Then he tells them this whole story. And they confer it among themselves and they say, "We think that maybe your story isn't true. And that there was no tiger." And you know he says, "Well that may be so, but tell me this, which story do you like better? The story with the tiger or the story without the tiger." And the other men confer amongst themselves and they say, "Well actually we like the story with the tiger better." And our narrator starts to cry and he says, "thank you."
So we like the story with the tiger better. We like the story with God in it better then we like the story without God in it. Because it's more like us, it's more understandable, it's more human.
BILL MOYERS: More human with God?
MARGARET ATWOOD: More human with God.
BILL MOYERS: How so?
MARGARET ATWOOD: More human with God because the story without God is about atoms. It's not about somebody we can talk with in theory, or that has any interest in us.... Whereas the universe, with an intelligence in it, has got something to say to us because it's a mirror of who we are. How about that?
Is this how it is with the "strict agnostic" position: it is supposed to be about the impossibility of certainty, but it ends up being about the longing for a human-sounding story? How about that?

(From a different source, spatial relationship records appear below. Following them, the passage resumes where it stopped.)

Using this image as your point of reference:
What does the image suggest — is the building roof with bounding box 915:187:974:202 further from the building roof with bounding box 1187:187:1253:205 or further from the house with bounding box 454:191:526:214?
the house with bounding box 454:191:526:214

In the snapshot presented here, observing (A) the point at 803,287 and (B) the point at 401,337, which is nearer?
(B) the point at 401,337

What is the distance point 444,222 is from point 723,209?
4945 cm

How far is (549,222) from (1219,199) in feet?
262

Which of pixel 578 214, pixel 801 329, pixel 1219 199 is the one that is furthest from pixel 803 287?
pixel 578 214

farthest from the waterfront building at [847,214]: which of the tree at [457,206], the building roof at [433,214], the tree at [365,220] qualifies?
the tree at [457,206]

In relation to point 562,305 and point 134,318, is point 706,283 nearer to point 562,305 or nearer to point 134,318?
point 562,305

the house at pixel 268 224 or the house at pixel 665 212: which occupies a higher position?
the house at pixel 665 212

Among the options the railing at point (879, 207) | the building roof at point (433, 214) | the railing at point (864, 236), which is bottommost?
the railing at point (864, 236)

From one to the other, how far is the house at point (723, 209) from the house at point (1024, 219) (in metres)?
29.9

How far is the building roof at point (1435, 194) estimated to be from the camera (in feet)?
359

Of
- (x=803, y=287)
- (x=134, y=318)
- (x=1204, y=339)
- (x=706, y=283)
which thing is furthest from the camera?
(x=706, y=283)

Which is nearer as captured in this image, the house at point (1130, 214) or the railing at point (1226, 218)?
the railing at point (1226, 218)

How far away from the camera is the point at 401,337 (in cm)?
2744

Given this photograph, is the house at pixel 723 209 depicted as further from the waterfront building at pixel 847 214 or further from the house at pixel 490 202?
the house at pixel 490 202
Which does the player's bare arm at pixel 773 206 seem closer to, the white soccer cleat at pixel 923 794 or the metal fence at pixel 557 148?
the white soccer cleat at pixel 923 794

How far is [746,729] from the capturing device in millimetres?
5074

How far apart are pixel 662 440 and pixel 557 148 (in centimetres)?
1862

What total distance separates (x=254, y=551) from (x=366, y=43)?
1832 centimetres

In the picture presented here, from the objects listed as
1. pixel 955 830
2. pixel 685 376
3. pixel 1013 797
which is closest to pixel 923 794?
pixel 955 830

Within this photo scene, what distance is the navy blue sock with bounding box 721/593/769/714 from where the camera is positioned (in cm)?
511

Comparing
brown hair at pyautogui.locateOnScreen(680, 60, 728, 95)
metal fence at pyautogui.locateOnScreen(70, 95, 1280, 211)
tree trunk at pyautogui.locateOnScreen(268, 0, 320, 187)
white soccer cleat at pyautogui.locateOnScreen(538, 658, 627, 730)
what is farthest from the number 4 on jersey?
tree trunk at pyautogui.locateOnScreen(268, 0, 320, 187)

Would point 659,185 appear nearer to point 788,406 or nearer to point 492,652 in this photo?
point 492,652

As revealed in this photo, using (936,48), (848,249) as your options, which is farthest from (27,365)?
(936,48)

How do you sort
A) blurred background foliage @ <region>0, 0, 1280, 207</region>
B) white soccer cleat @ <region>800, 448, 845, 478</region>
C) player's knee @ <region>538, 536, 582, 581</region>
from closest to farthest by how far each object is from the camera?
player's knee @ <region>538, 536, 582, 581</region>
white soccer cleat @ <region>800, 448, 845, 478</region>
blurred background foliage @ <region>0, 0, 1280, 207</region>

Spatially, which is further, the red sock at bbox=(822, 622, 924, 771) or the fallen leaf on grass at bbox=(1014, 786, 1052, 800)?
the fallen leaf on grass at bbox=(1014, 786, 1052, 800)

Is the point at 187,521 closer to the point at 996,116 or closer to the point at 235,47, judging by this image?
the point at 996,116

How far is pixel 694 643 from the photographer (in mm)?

posted by Mitchell Stephens at 6:32 PM | Comments (5)
"Atheism is a Religion"
posted on 08.02.2006 at 9:29 AM
While being interviewed by Bill Moyers recently, the novelist Margaret Atwood announced (thanks Esther) that she is an agnostic rather than an atheist because "atheism...is a religion." Here is her explanation:
MARGARET ATWOOD: Well it makes an absolute stand about something that cannot be proven.
BILL MOYERS: There is no God.
MARGARET ATWOOD: You can't prove that.
BILL MOYERS: So you become-- what' a strict agnostic?
MARGARET ATWOOD: A strict agnostic says, you cannot pronounce, as knowledge, anything you cannot demonstrate. In other words if you're going to call it knowledge you have to be able to run an experiment on it that's repeatable. You can't run an experiment on whether God exists or not, therefore you can't say anything about it as knowledge. You can have a belief if you want to, or if that is what grabs you, if you were called in that direction, if you have a subjective experience of that kind, that would be your belief system. You just can't call it knowledge.
And more:
MARGARET ATWOOD: ...Even, for instance, a physicist, will say: Okay, instead of "Let there be light", there was the Big Bang, which must have been actually quite brilliant visually. And then you say to them, "But what about before that? What happened before that?" And they will say, "Well there was a singularity." And you will say..., "What is a singularity?" And they will say, "We don't know." So at some point in the story, there's going to be "We don't know."
I believe there are answers to her argument, which is primarily epistemological, in analytic philosophy and in the ancient Greek philosophy of Carneades and his argument about "plausibility": If not knowing about the Tooth Fairy and the origins of the Big Bang are judged the same thing, I fear we won't get too far. But my favorite answer would be that of all the things one might put before the Big Bang some omnipotent, omnibenevolent creature would be not only the least plausible but the most confounding.